• **Instruction a**: Copy out word for word the entries starting with the line that contains "Taking into account" and going on through the last line of the entries.

• **Text excerpt**:
** Start **
Performance and scalability: High-volume integration to legacy apps from J2EE app
The application I support is a multi-tiered J2EE app using stateless session beans and course-grained, BMP entity beans. One of its requirements is the ability to be able to pull/push time-critical information up/downstream in a 'fast as possible' manner. We are quickly approaching critical mass with only 1/3 our install base. Are there any best practices for a J2EE app such as ours?
- Posted by: Dennis Stadler
- Posted on: June 21 2004 14:38 EDT
- runs on WebSphere 4.x; J2EE 1.2; JDK 1.3
- our shell scripts executes per a timed event per interface; they're single threaded
- our shell script creates a JVM for a main routine to delegate to an EJB to execute our interface
- through experience, we've learned that we can't execute more than 4 interfaces simultaneously else our app will experience slow response times
- our app is horizontally cloned between 2 AIX servers with 2 processors per clone
- our JVM memory never goes beyond 80% utilized
Some things we are exploring...
** End **
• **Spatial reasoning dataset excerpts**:
** Start **
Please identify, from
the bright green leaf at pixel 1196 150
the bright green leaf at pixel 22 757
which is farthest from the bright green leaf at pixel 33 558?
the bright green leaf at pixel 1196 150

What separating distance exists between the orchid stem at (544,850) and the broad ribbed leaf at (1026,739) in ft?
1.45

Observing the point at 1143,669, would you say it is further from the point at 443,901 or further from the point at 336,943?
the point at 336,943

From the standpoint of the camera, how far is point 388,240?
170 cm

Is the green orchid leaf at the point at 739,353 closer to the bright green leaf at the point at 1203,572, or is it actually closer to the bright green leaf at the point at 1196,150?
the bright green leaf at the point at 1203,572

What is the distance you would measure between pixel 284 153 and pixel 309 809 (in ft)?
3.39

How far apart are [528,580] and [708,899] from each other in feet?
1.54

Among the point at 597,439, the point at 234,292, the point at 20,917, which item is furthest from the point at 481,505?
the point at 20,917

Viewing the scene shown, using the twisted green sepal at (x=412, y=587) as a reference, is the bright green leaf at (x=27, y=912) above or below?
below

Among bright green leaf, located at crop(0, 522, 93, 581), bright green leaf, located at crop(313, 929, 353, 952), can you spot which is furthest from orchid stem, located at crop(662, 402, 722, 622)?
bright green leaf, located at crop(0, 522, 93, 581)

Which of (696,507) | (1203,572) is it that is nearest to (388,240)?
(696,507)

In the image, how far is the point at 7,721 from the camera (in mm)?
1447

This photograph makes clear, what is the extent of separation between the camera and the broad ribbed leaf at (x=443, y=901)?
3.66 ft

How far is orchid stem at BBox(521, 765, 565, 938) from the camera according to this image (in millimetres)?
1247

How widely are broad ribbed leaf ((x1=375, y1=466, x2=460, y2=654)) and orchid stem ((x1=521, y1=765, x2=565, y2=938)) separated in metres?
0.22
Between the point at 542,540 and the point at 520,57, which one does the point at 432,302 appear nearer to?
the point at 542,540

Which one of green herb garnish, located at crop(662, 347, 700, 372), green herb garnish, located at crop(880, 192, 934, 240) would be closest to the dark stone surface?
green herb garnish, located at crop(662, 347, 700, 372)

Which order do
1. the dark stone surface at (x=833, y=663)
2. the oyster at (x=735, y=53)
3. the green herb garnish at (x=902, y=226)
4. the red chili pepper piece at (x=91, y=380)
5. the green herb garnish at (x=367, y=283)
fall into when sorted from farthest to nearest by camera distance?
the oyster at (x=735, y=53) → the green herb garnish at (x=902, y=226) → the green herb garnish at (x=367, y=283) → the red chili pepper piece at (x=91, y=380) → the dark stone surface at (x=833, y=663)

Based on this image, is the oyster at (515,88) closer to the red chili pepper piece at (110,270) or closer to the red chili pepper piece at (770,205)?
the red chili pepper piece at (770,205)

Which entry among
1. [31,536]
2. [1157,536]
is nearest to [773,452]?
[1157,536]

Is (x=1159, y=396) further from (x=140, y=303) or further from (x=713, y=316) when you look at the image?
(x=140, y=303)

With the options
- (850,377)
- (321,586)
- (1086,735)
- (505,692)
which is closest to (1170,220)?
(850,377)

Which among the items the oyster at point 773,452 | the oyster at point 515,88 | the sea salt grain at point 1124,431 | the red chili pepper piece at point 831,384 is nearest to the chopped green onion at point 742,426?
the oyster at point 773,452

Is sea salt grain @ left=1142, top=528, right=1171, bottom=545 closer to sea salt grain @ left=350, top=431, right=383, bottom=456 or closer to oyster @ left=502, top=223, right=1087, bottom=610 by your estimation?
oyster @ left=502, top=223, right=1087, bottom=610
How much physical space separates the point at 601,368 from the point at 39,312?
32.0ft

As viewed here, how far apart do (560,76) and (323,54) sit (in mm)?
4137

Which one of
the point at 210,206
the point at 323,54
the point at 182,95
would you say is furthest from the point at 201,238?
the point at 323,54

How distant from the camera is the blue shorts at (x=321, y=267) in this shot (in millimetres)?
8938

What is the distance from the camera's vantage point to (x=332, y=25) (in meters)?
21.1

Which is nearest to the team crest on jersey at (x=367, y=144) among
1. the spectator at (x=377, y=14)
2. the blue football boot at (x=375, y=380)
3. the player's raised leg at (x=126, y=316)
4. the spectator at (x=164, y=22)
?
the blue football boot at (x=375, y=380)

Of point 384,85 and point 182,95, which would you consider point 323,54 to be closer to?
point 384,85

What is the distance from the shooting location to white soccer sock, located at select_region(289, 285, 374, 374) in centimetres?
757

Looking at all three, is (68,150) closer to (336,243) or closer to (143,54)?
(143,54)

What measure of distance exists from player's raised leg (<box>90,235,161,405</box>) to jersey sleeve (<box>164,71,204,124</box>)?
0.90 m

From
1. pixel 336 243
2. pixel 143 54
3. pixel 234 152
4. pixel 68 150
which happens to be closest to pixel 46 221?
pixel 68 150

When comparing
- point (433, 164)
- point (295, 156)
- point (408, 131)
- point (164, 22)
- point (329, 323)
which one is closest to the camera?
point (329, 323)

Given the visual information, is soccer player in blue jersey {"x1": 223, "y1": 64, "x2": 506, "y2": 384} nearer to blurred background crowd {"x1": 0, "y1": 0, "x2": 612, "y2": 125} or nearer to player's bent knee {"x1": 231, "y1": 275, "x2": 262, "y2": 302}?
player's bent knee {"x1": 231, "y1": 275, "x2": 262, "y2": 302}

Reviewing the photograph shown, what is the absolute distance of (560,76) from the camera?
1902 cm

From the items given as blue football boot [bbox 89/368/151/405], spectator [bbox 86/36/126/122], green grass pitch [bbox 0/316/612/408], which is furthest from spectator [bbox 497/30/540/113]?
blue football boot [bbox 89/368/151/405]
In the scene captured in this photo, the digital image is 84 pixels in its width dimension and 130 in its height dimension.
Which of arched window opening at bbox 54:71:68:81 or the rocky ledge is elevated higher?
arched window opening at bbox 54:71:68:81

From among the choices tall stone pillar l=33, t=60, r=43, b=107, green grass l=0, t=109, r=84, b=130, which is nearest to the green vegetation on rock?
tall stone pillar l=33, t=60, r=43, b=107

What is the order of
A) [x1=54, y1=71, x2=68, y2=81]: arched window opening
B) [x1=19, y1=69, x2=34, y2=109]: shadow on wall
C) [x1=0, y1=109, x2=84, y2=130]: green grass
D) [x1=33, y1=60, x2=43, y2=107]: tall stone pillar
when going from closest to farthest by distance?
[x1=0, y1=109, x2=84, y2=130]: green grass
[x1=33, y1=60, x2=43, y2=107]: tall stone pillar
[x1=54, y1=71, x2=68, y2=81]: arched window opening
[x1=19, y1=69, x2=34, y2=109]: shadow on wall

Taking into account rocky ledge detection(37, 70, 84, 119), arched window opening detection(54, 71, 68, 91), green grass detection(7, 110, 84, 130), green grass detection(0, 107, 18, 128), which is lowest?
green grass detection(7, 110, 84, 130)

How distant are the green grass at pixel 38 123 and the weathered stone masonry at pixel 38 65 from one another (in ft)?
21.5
** End **
• **Instruction b**: Summarize the forum post about high-volume integration with legacy apps in three sentences.

• **Full response a**:
Taking into account rocky ledge detection(37, 70, 84, 119), arched window opening detection(54, 71, 68, 91), green grass detection(7, 110, 84, 130), green grass detection(0, 107, 18, 128), which is lowest?
green grass detection(7, 110, 84, 130)

How distant are the green grass at pixel 38 123 and the weathered stone masonry at pixel 38 65 from one another (in ft)?
21.5

• **Full response b**: A multi-tiered J2EE application built on stateless session beans and BMP entity beans has to pull and push time-critical information upstream and downstream as fast as possible, and it is nearing critical mass with only a third of its install base. It runs on WebSphere 4.x, cloned across two AIX servers, and single-threaded shell scripts start a JVM for each interface, with response times slowing if more than four interfaces run at once. The poster asks whether there are best practices for an application like this.